▸ **GIVEN REQUEST**: Transcribe the records below exactly as they appear.

----- INPUT DATA -----

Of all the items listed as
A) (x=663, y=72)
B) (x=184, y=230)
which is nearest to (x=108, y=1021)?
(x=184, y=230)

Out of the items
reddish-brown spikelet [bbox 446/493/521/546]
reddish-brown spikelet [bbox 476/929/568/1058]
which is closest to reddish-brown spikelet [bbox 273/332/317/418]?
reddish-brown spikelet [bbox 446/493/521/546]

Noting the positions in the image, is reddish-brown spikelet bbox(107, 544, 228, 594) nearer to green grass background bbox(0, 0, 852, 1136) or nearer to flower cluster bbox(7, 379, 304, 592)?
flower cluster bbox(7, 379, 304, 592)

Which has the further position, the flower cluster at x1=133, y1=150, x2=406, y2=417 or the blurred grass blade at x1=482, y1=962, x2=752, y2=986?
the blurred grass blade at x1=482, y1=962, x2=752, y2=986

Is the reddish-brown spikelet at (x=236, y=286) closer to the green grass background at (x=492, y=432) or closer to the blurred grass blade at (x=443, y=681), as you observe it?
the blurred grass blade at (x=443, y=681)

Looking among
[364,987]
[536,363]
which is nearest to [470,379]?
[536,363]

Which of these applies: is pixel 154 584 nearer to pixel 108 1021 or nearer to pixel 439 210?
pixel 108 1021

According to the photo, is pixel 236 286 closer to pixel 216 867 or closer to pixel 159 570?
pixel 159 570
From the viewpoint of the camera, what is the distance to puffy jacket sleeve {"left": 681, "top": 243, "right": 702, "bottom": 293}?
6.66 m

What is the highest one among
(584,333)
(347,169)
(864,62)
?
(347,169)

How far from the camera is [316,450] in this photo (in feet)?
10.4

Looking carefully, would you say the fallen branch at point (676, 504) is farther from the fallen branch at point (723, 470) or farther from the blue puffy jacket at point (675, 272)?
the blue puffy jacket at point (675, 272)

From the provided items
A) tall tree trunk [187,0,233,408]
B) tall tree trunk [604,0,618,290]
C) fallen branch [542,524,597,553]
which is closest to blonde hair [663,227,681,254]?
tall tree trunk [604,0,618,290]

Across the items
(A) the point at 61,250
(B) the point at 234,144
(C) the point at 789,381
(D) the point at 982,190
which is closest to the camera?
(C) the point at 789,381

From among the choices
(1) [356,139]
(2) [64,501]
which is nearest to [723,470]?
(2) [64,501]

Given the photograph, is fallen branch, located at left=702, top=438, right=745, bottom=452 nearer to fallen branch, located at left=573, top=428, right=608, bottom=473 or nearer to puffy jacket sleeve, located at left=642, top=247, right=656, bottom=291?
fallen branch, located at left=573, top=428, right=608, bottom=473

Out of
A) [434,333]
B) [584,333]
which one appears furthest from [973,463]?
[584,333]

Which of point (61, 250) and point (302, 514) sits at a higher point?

-----

▸ **OUTPUT OF THE EXERCISE**:
Of all the items listed as
A) (x=663, y=72)
B) (x=184, y=230)
which is nearest to (x=108, y=1021)?
(x=184, y=230)

Out of the items
reddish-brown spikelet [bbox 446/493/521/546]
reddish-brown spikelet [bbox 476/929/568/1058]
which is closest to reddish-brown spikelet [bbox 273/332/317/418]?
reddish-brown spikelet [bbox 446/493/521/546]

Noting the positions in the image, is reddish-brown spikelet bbox(107, 544, 228, 594) nearer to green grass background bbox(0, 0, 852, 1136) or nearer to flower cluster bbox(7, 379, 304, 592)?
flower cluster bbox(7, 379, 304, 592)

Which has the further position, the flower cluster at x1=133, y1=150, x2=406, y2=417 or the blurred grass blade at x1=482, y1=962, x2=752, y2=986?
the blurred grass blade at x1=482, y1=962, x2=752, y2=986

Is the reddish-brown spikelet at (x=236, y=286) closer to the green grass background at (x=492, y=432) or closer to the blurred grass blade at (x=443, y=681), as you observe it?
the blurred grass blade at (x=443, y=681)

Looking among
[364,987]
[536,363]
which is nearest to [470,379]?
[536,363]

Which of these applies: is pixel 154 584 nearer to pixel 108 1021 or nearer to pixel 439 210?
pixel 108 1021

According to the photo, is pixel 236 286 closer to pixel 216 867 or closer to pixel 159 570?
pixel 159 570
From the viewpoint of the camera, what is the distance to puffy jacket sleeve {"left": 681, "top": 243, "right": 702, "bottom": 293}?
6.66 m

What is the highest one among
(584,333)
(347,169)
(864,62)
?
(347,169)

How far from the camera is [316,450] in this photo (in feet)?
10.4

Looking carefully, would you say the fallen branch at point (676, 504) is farther from the fallen branch at point (723, 470) or farther from the blue puffy jacket at point (675, 272)?
the blue puffy jacket at point (675, 272)

From the provided items
A) tall tree trunk [187,0,233,408]
B) tall tree trunk [604,0,618,290]
C) fallen branch [542,524,597,553]
which is closest to blonde hair [663,227,681,254]?
tall tree trunk [604,0,618,290]

Across the items
(A) the point at 61,250
(B) the point at 234,144
(C) the point at 789,381
(D) the point at 982,190
which is closest to the camera?
(C) the point at 789,381

From among the choices
(1) [356,139]
(2) [64,501]
which is nearest to [723,470]?
(2) [64,501]

Given the photograph, is fallen branch, located at left=702, top=438, right=745, bottom=452 nearer to fallen branch, located at left=573, top=428, right=608, bottom=473 or nearer to puffy jacket sleeve, located at left=642, top=247, right=656, bottom=291?
fallen branch, located at left=573, top=428, right=608, bottom=473

Out of
A) [434,333]
B) [584,333]
which one appears furthest from [973,463]?
[584,333]

Which of point (61, 250) and point (302, 514) sits at a higher point?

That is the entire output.